Carreteras cortadas, viviendas inundadas y cerca de 3.000 personas evacuadas en las provincias de Cádiz, Jaén y Málaga fue el balance inicial del paso de la tormenta Leonardo por Andalucía. La situación obligó a suspender los trenes de alta velocidad y al cierre de centros educativos en toda la comunidad, excepto en Almería.
La Agencia Estatal de Meteorología activó la alerta roja en puntos como Grazalema, Ronda y el Estrecho de Gibraltar, donde se esperaban precipitaciones de hasta 150 litros por metro cuadrado.
Además, al menos 19 tramos fluviales registraron crecidas, seis de ellos en niveles críticos. En varias localidades de montaña, los vecinos colaboraron en las labores para retirar el agua de las viviendas mientras los equipos de emergencia mantenían la vigilancia sobre los cauces.

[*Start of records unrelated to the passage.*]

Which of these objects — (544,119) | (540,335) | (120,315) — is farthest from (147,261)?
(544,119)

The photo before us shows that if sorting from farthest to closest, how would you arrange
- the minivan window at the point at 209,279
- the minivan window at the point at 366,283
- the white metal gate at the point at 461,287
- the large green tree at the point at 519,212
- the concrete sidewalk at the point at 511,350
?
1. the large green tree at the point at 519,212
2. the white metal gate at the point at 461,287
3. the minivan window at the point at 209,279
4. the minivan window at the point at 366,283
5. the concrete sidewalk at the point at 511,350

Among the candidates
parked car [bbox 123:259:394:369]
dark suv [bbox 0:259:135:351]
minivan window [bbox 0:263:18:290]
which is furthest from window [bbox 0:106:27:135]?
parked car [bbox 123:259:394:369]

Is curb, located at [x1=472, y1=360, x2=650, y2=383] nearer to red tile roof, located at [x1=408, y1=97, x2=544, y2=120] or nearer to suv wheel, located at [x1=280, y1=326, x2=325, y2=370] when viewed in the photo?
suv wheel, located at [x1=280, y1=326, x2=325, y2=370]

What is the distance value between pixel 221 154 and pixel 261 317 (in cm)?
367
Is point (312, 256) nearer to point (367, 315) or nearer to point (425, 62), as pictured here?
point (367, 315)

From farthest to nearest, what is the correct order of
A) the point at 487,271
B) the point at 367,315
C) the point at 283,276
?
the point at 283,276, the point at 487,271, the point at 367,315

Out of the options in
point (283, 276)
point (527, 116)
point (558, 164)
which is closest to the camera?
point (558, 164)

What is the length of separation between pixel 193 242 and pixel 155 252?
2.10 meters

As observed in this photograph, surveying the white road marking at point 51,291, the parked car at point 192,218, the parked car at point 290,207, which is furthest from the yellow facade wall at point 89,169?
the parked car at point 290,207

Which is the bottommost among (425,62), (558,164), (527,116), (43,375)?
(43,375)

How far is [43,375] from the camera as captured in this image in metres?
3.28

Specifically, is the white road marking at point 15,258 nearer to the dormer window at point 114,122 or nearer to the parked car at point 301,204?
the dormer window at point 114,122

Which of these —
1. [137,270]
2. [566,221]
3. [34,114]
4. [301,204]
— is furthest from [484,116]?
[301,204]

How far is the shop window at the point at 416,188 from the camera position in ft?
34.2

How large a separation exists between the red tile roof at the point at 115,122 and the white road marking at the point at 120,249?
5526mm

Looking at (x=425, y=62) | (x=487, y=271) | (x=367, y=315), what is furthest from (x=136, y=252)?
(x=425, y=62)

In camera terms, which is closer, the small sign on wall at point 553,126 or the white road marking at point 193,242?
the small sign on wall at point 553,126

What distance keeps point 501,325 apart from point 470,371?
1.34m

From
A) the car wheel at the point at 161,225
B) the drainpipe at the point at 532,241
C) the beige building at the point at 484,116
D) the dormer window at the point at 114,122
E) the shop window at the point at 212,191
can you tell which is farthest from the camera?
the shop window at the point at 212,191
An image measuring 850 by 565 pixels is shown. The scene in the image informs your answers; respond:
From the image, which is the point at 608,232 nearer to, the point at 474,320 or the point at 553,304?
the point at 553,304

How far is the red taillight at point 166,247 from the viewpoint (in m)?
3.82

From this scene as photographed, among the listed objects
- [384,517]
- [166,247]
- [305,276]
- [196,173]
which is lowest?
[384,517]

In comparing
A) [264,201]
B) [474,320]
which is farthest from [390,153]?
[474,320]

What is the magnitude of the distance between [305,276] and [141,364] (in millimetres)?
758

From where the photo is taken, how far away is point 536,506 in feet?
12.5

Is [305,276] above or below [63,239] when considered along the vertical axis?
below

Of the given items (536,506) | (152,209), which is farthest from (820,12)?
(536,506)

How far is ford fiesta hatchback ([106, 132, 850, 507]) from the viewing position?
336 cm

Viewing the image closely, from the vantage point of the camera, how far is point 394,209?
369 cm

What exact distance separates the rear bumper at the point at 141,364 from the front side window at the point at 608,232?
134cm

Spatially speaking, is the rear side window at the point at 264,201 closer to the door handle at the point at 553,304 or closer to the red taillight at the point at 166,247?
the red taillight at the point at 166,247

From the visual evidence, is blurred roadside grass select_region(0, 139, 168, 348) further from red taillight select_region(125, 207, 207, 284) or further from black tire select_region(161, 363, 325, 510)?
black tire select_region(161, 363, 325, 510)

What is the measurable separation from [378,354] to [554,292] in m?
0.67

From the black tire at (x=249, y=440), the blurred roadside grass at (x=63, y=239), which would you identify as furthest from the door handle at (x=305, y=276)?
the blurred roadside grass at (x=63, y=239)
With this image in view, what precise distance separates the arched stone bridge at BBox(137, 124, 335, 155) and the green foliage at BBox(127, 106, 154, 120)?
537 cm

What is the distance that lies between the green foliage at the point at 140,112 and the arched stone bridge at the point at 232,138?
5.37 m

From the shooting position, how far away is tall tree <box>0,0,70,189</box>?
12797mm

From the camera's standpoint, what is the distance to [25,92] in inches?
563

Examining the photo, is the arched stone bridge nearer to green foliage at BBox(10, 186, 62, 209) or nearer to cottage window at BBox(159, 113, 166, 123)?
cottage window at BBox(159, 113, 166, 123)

No se han registrado heridos, pero las autoridades advirtieron de que el suelo, empapado tras semanas de temporales, ya no puede absorber más agua.
Los aeropuertos de Málaga y Sevilla han informado de retrasos, los vientos cerca de Gibraltar han alcanzado los 100 km/h y el deshielo en Sierra Nevada incrementa el riesgo de inundaciones. Las autoridades piden a la población que evite las carreteras anegadas, con multas de hasta 30.000 euros para quienes desoigan las órdenes de seguridad.
Se espera que las lluvias intensas continúen hasta el jueves, lo que alimenta la posibilidad de que este sea el invierno más lluvioso en España en los últimos cinco años.